From b5b4353ca6cc9b6457ddccc00bf87538291870fc Mon Sep 17 00:00:00 2001
From: Deepak Nibade <dnibade@nvidia.com>
Date: Tue, 20 Mar 2018 04:51:23 -0700
Subject: gpu: nvgpu: set safe state for user managed syncpoints

MAX/threshold value of user managed syncpoint is not tracked by nvgpu
So if channel is reset by nvgpu there could be waiters still waiting on some
user syncpoint fence

Fix this by setting a large safe value to user managed syncpoint when aborting
the channel and when closing the channel

We right now increment the current value by 0x10000 which should be sufficient
to release any pending waiter

Bug 200326065
Jira NVGPU-179

Change-Id: Ie6432369bb4c21bd922c14b8d5a74c1477116f0b
Signed-off-by: Deepak Nibade <dnibade@nvidia.com>
Reviewed-on: https://git-master.nvidia.com/r/1678768
Reviewed-by: svc-mobile-coverity <svc-mobile-coverity@nvidia.com>
GVS: Gerrit_Virtual_Submit
Reviewed-by: Konsta Holtta <kholtta@nvidia.com>
Reviewed-by: Vijayakumar Subbu <vsubbu@nvidia.com>
Reviewed-by: mobile promotions <svcmobile_promotions@nvidia.com>
Tested-by: mobile promotions <svcmobile_promotions@nvidia.com>
---
 drivers/gpu/nvgpu/gk20a/channel_gk20a.c | 18 ++++++++++++++----
 1 file changed, 14 insertions(+), 4 deletions(-)

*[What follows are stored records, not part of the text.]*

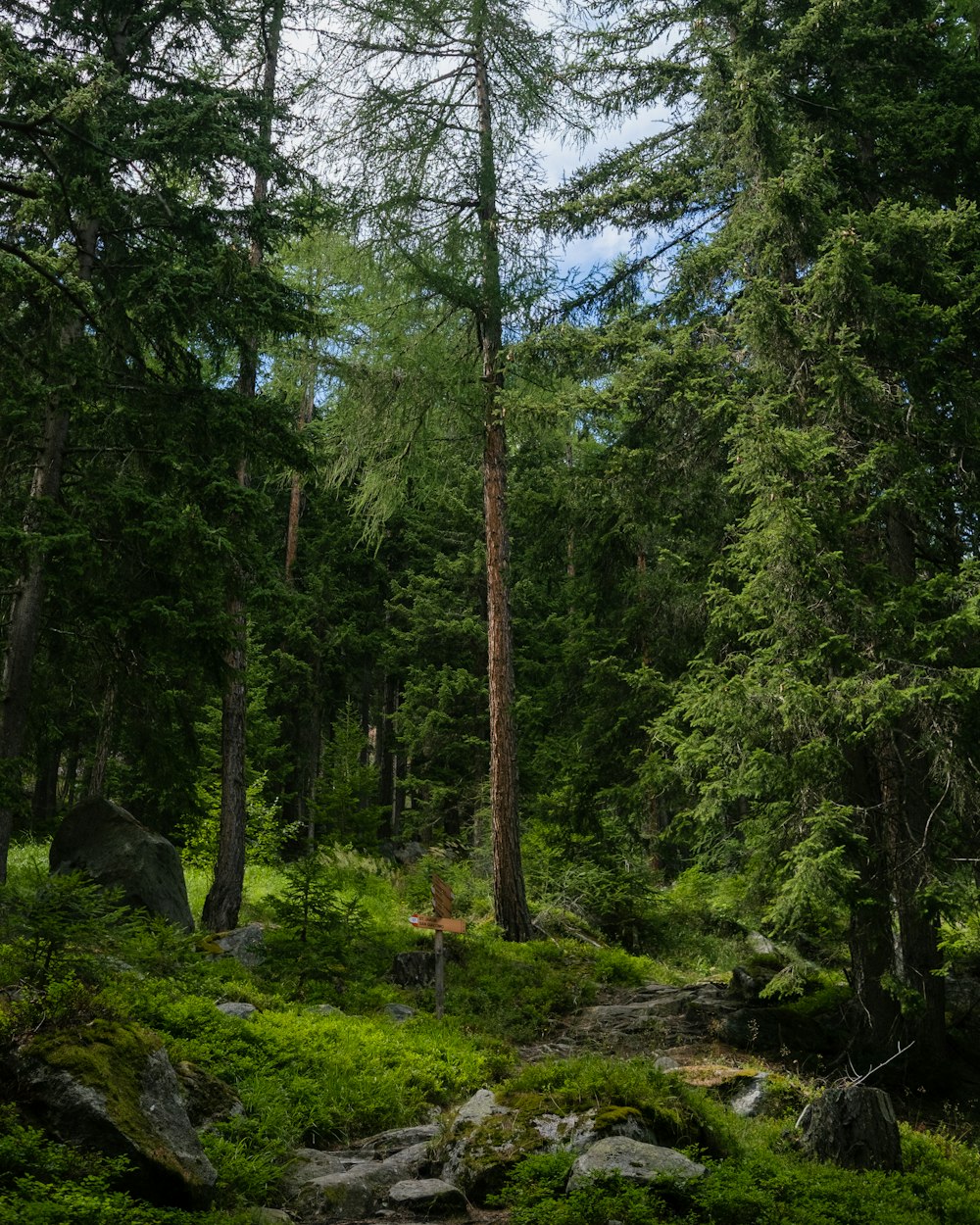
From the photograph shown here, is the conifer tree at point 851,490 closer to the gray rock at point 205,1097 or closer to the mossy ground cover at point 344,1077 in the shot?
the mossy ground cover at point 344,1077

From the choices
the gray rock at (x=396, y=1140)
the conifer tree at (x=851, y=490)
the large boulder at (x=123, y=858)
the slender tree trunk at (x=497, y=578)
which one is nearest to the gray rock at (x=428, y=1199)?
the gray rock at (x=396, y=1140)

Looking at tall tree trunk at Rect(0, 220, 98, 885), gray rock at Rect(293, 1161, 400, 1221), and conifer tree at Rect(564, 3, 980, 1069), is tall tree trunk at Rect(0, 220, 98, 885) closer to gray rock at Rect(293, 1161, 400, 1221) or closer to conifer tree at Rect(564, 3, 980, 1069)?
gray rock at Rect(293, 1161, 400, 1221)

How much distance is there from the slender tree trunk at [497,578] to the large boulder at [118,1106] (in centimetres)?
898

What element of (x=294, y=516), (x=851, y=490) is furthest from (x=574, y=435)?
(x=294, y=516)

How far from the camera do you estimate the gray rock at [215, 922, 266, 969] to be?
36.2 feet

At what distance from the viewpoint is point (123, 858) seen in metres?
11.4

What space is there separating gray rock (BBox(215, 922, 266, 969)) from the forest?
468 millimetres

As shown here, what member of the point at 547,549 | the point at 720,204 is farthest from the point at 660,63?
the point at 547,549

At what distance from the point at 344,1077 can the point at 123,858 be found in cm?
495

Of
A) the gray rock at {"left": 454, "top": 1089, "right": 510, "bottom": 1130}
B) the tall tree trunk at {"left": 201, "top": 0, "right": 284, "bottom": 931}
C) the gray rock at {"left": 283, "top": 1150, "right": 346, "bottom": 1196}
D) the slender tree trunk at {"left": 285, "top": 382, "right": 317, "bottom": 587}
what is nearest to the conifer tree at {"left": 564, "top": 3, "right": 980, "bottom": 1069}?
the gray rock at {"left": 454, "top": 1089, "right": 510, "bottom": 1130}

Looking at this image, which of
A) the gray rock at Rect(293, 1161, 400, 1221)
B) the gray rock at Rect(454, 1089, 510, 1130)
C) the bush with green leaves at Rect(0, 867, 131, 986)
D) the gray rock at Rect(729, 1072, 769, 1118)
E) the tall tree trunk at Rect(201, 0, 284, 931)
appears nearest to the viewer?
the gray rock at Rect(293, 1161, 400, 1221)

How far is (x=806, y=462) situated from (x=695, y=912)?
1005 centimetres

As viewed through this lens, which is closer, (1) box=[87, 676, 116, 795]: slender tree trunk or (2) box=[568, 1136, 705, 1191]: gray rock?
(2) box=[568, 1136, 705, 1191]: gray rock

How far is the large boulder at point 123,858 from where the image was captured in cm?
1113
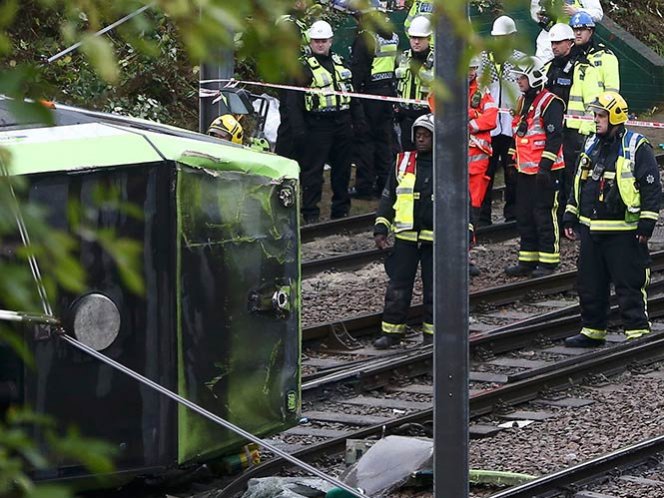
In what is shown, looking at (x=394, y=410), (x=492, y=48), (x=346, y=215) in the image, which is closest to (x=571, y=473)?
(x=394, y=410)

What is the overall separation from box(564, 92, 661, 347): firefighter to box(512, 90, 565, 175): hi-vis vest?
6.65ft

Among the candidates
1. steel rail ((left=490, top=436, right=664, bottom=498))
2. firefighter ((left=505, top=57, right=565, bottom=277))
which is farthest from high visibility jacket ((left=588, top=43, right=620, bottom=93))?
steel rail ((left=490, top=436, right=664, bottom=498))

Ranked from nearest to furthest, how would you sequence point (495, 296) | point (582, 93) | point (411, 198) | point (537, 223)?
1. point (411, 198)
2. point (495, 296)
3. point (537, 223)
4. point (582, 93)

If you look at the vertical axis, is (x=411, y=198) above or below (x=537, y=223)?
above

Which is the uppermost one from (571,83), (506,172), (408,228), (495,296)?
(571,83)

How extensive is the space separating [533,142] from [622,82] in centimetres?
877

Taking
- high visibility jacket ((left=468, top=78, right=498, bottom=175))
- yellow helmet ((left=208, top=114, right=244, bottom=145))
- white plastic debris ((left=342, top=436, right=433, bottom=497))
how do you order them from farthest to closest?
high visibility jacket ((left=468, top=78, right=498, bottom=175)) → yellow helmet ((left=208, top=114, right=244, bottom=145)) → white plastic debris ((left=342, top=436, right=433, bottom=497))

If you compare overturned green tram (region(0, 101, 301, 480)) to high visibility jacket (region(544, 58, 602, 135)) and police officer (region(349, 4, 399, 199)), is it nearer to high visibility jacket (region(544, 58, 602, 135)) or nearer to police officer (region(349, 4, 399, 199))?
high visibility jacket (region(544, 58, 602, 135))

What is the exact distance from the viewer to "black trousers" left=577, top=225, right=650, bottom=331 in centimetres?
1177

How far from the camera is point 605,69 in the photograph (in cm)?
1452

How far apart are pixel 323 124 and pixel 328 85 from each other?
1.87 feet

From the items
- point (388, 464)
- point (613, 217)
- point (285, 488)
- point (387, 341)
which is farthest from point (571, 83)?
point (285, 488)

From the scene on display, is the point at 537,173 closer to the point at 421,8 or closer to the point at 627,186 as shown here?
the point at 421,8

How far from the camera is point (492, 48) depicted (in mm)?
2387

(limited to 'drivers/gpu/nvgpu/gk20a/channel_gk20a.c')

diff --git a/drivers/gpu/nvgpu/gk20a/channel_gk20a.c b/drivers/gpu/nvgpu/gk20a/channel_gk20a.c
index 78953558..65b17304 100644
--- a/drivers/gpu/nvgpu/gk20a/channel_gk20a.c
+++ b/drivers/gpu/nvgpu/gk20a/channel_gk20a.c
@@ -196,6 +196,8 @@ void gk20a_channel_abort_clean_up(struct channel_gk20a *ch)
 	nvgpu_mutex_acquire(&ch->sync_lock);
 	if (ch->sync)
 		ch->sync->set_min_eq_max(ch->sync);
+	if (ch->user_sync)
+		ch->user_sync->set_safe_state(ch->user_sync);
 	nvgpu_mutex_release(&ch->sync_lock);
 
 	/* release all job semaphores (applies only to jobs that use
@@ -435,11 +437,18 @@ static void gk20a_free_channel(struct channel_gk20a *ch, bool force)
 	/* sync must be destroyed before releasing channel vm */
 	nvgpu_mutex_acquire(&ch->sync_lock);
 	if (ch->sync) {
-		gk20a_channel_sync_destroy(ch->sync);
+		gk20a_channel_sync_destroy(ch->sync, false);
 		ch->sync = NULL;
 	}
 	if (ch->user_sync) {
-		gk20a_channel_sync_destroy(ch->user_sync);
+		/*
+		 * Set user managed syncpoint to safe state
+		 * But it's already done if channel has timedout
+		 */
+		if (ch->has_timedout)
+			gk20a_channel_sync_destroy(ch->user_sync, false);
+		else
+			gk20a_channel_sync_destroy(ch->user_sync, true);
 		ch->user_sync = NULL;
 	}
 	nvgpu_mutex_release(&ch->sync_lock);
@@ -1211,7 +1220,7 @@ clean_up_prealloc:
 		channel_gk20a_free_prealloc_resources(c);
 clean_up_sync:
 	if (c->sync) {
-		gk20a_channel_sync_destroy(c->sync);
+		gk20a_channel_sync_destroy(c->sync, false);
 		c->sync = NULL;
 	}
 clean_up_unmap:
@@ -1905,7 +1914,8 @@ void gk20a_channel_clean_up_jobs(struct channel_gk20a *c,
 				if (nvgpu_atomic_dec_and_test(
 					&c->sync->refcount) &&
 						g->aggressive_sync_destroy) {
-					gk20a_channel_sync_destroy(c->sync);
+					gk20a_channel_sync_destroy(c->sync,
+						false);
 					c->sync = NULL;
 				}
 				nvgpu_mutex_release(&c->sync_lock);
-- 
cgit v1.2.2